La alarma del museo se activó a las 5:20 horas. Apenas cuatro minutos después, a las 5:24, el robo ya estaba consumado y no quedaba nadie en el interior del edificio. Minutos antes, a las 5:16 horas, había saltado también la alarma del polideportivo municipal de Villena, un episodio que los investigadores no descartan que sirviera como distracción para desviar a las patrullas policiales de la zona.
Según las primeras informaciones, los asaltantes accedieron al museo forzando uno de los ventanales del edificio y completaron la sustracción en apenas cuatro minutos, en una operación coordinada en la que habrían participado varios vehículos. La rapidez y precisión del golpe apuntan, según las fuentes citadas por la prensa local, a una banda organizada con experiencia previa en este tipo de robos, sin descartar que la acción responda a un encargo de coleccionismo privado especializado en expolio de patrimonio histórico.
La Guardia Civil ha abierto ya una investigación en varios frentes: reconstruir el itinerario y los vehículos utilizados en la huida, y determinar con exactitud qué piezas han sido sustraídas, ya que las autoridades continúan revisando las vitrinas y completando el inventario del museo. Por el momento no se ha confirmado oficialmente el alcance completo del robo ni se han producido detenciones.
Medidas de seguridad del museo
El Tesoro de Villena se exhibía protegido por una gran vitrina blindada, en el espacio reservado a la colección dentro del edificio. Sin embargo, el MUVI, que ocupa desde mayo de 2024 la antigua fábrica electro-harinera de Villena, no contaba con personal de seguridad permanente durante la noche, sino únicamente con un sistema de cámaras de videovigilancia, que ahora está siendo analizado por los investigadores junto con las grabaciones de cámaras municipales cercanas.

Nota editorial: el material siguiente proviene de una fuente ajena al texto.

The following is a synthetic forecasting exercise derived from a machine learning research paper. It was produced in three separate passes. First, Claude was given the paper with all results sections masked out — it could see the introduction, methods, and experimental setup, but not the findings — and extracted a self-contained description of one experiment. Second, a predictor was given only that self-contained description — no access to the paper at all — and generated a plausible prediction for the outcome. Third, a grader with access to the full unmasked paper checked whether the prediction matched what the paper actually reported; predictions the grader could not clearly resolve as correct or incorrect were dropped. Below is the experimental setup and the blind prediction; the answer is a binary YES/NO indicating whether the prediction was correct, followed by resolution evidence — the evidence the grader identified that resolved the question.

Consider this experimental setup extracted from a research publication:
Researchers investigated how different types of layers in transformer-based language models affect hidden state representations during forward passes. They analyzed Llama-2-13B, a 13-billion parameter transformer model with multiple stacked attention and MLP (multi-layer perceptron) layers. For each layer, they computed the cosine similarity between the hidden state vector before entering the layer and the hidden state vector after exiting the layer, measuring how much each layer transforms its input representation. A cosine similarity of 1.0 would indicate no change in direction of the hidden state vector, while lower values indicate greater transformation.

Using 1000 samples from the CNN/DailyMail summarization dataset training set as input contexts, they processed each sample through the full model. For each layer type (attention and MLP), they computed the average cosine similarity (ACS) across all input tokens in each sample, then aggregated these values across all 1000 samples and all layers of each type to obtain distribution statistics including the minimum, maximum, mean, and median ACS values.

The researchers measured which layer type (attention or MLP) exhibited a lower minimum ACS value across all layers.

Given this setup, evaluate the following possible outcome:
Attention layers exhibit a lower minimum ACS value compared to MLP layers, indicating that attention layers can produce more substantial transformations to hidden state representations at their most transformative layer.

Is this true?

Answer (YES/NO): YES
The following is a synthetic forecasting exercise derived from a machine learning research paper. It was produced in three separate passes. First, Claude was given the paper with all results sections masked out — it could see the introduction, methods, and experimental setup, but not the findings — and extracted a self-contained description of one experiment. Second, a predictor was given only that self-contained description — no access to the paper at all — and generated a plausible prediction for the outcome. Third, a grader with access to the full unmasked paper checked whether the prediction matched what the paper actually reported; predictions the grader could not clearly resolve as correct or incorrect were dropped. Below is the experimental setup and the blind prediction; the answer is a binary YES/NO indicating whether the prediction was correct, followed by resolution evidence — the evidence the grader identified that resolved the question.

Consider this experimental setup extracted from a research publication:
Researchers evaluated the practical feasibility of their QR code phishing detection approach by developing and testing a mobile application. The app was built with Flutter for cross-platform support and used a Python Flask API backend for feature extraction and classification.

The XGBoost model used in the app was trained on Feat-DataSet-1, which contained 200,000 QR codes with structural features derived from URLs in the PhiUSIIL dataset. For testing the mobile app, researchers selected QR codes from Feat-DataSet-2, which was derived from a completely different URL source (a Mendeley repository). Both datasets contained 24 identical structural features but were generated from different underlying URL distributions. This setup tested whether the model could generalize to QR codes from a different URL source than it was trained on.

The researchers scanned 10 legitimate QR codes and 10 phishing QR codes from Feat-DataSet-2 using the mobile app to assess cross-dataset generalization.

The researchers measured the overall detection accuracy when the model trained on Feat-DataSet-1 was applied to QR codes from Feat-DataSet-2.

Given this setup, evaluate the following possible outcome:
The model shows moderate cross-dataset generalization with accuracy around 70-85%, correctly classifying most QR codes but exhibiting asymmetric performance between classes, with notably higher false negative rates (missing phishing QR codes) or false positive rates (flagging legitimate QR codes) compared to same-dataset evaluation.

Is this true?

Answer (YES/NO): NO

El edificio disponía también de sistema de alarma, pero el margen de apenas cuatro minutos que emplearon los asaltantes habría dificultado cualquier intervención inmediata de las fuerzas de seguridad, incluso contando con estas medidas. Este dato refuerza la hipótesis de que se trató de una acción meticulosamente planificada, ejecutada por profesionales que habían estudiado previamente el museo y sus sistemas de protección.
Cómo se halló el tesoro
El Tesoro de Villena fue descubierto el 1 de diciembre de 1963 por el arqueólogo José María Soler, fundador del museo local. El hallazgo se produjo en la Rambla del Panadero, un cauce seco situado a unos doce kilómetros de la localidad, donde las piezas aparecieron cuidadosamente depositadas en el interior de una vasija de la Edad del Bronce, a apenas unos centímetros bajo la superficie, junto a otras localizadas de forma dispersa entre la grava. Meses antes, en la primavera de ese mismo año, Soler ya había descubierto en el yacimiento de Cabezo Redondo, a escasa distancia, un ajuar más modesto conocido como el Tesorillo del Cabezo Redondo, lo que convirtió a 1963 en un año extraordinario para la arqueología de la región.
Un tesoro comparable a las tumbas de Micenas
El Tesoro de Villena es un conjunto de orfebrería datado hacia el año 1000 a.C., compuesto por 59 objetos de oro, plata, hierro y ámbar, con un peso conjunto cercano a los 10 kilos, nueve de ellos de oro de 23,5 quilates. Es el hallazgo de oro prehistórico más importante de la península ibérica, y el segundo de Europa, solo por detrás de las tumbas reales de Micenas, en Grecia.
Entre las piezas destacan once escudillas, veintiocho brazaletes y tres botellas de oro, además de tres botellas de plata, dos piezas mixtas de ámbar y oro, otra de hierro y oro, y un brazalete de hierro. El conjunto está valorado en 1,7 millones de euros, aunque su verdadero valor histórico y científico resulta, según los expertos, difícil de cuantificar.